◆ GOALS
**a)** According to the essay on Japanese judicial reform through law schools, how many meetings did the committee formed in 1999 hold?
**b)** Write the next part of the essay on Japanese judicial reform through law schools, starting after its last sentence.

◆ PASSAGE SHOWN
____

Judicial System Reform Through Formation
of Law Schools
Keiji Kondo, Attorney-at-Law
Fukuda & Kondo
Background
In 1999, a committee was formed under the
administration of Keizo Obuchi. It
was aimed at reform of the Japanese judicial system. It held sixty-three meetings, and four public hearings. It also made two investigational trips
abroad, one to the United States, and the other to Europe.
At the sixty-third meeting, which was
held on June 12, 2001, the final opinion of the committee was adopted and
submitted to Prime Minister Junfichiro Koizumi. Along the line of the opinion, the Cabinet, the Japan
Federation of Bar Associations and the Supreme Court of Japan issued programs
to implement the proposed reform, respectively on March 19, March 19 and March
20, 2002.
Among other proposals, one that is
praised much by innocent journalists is formation of law schools. However, there are questions about both
its effects and realization.
1. Present
Judicial Examination
1.1 Requirements
Anyone
that has finished the first two years of college education can take the
Judicial Examination irrespective of his/her major. Although applicants are usually those who have majored in
law at the undergraduate level, there a substantial number of applicants and passers
that have not taken any formal law education.
After
passing the judicial examination, they must take a training course supervised
by the Supreme Court of Japan to be admitted to the bar. It can be taken whenever he/she likes;
that is, he/she can take it even thirty years after he/she passes the
examination. During the period
they are taking the training course, they are paid by the Supreme Court. At the end of the training course, they
must take another examination that is pretty much practice-oriented. For each test, they are given a court
record including transcripts of testimonies, and instructed to draft a judgment
of the court, a final argument of the public prosecutor or a summary brief of
the counsel for the plaintiff or the defendant.
1.2 The
Judicial Examination in 1990
About
500 applicants passed the examination out of nearly 25,000 applicants. The passers were required to take a
two-year training course.
1.3 The
Judicial Examination in 2001
About
1,000 applicants passed the examination out of nearly 39,000 applicants. The passers were divided into two
groups, a free-competition group and a priority group, the ratio of which is
about 7 to 2. Those who had not
been applicants more than three years were entitled to the priority group and
even if they failed to reach the cutting line of the free-competition group,
they could pass the examination by reaching the cutting line of the priority
group. The priority group was made
a few years ago to increase the number of young passers, which the Supreme
Court and the Ministry of Justice regarded as preferable.
The passers were required to take a
one-year-and-a-half training course.
The term of the training course was shortened in 1999 to compensate the
increased number of the passers, and thus to reduce the budget of the Supreme
Court.
1.4 The
Judicial Examination in the Future
The
Judicial Examination Committee has announced that the number of passers will be
about 1,200 this year, and the ratio of the free-competition group to the
priority group will be about 9 to 2.

____

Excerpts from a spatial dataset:
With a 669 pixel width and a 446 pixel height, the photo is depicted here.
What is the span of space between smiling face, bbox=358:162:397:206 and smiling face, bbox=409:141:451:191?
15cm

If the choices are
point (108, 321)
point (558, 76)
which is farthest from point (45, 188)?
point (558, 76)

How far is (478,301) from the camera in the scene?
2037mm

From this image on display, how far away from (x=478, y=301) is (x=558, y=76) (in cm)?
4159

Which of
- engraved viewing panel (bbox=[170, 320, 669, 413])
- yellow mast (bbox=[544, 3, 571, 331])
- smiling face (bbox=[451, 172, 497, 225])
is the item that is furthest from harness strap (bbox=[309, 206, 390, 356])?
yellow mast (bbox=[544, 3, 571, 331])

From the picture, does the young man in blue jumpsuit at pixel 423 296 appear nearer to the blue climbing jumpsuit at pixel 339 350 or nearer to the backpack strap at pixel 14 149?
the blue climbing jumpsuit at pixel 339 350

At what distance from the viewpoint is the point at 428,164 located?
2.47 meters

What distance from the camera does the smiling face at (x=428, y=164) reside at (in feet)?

____

◆ ANSWERS TO THE TASKS
**a)** Sixty-three.

**b)**
It is further expected that the number of passers will be about 1,500 in
2004. The priority group may be
abolished in 2004.
2. Law
Schools
2.1 Problems
in the Present System
With
the number of passers increased, the level of the examination has been lowered
substantially. Now, many law
students think that college education is nothing to do with the judicial
examination. They usually attend
preparatory schools that offer classes that are somewhat comparable to
BAR/BRI. Law school professors,
especially those of private universities, have become concerned about this new
trend. This concern has led them
to argue that selection by a single examination is not a proper way to have
people admitted to the bar, and selection by process should be the right way.
On
the other hand, less-informed journalists have a misconception that the
judicial examination is too difficult even for law students. This misconception may have been a
result of the fact that many law students attend preparatory school classes
instead of regular college classes.
They argue that law schools should provide graduates majoring in other
subjects than law with a better opportunity to be lawyers. For this reason, they agree with law
professors in the conclusion that law schools should provide a better way of
selecting people for their bar admission.
2.2 Contemplated
Plan
Law
schools will have two different courses, one for those having finished
undergraduate law courses and equivalents, the other for others. The first students will enter them in
April, 2004, and graduate from them in March, 2006. They will take a new judicial examination which most of them
are expected to pass. As a
transitional measure, the present judicial examination will be given in
parallel to the new one for about five years. In or around 2010, when the transitional period will have
ended, the number of passers of the new judicial examination will be 3,000.
Education
in the present undergraduate law schools is given in a mass class with many
(more than hundred) students.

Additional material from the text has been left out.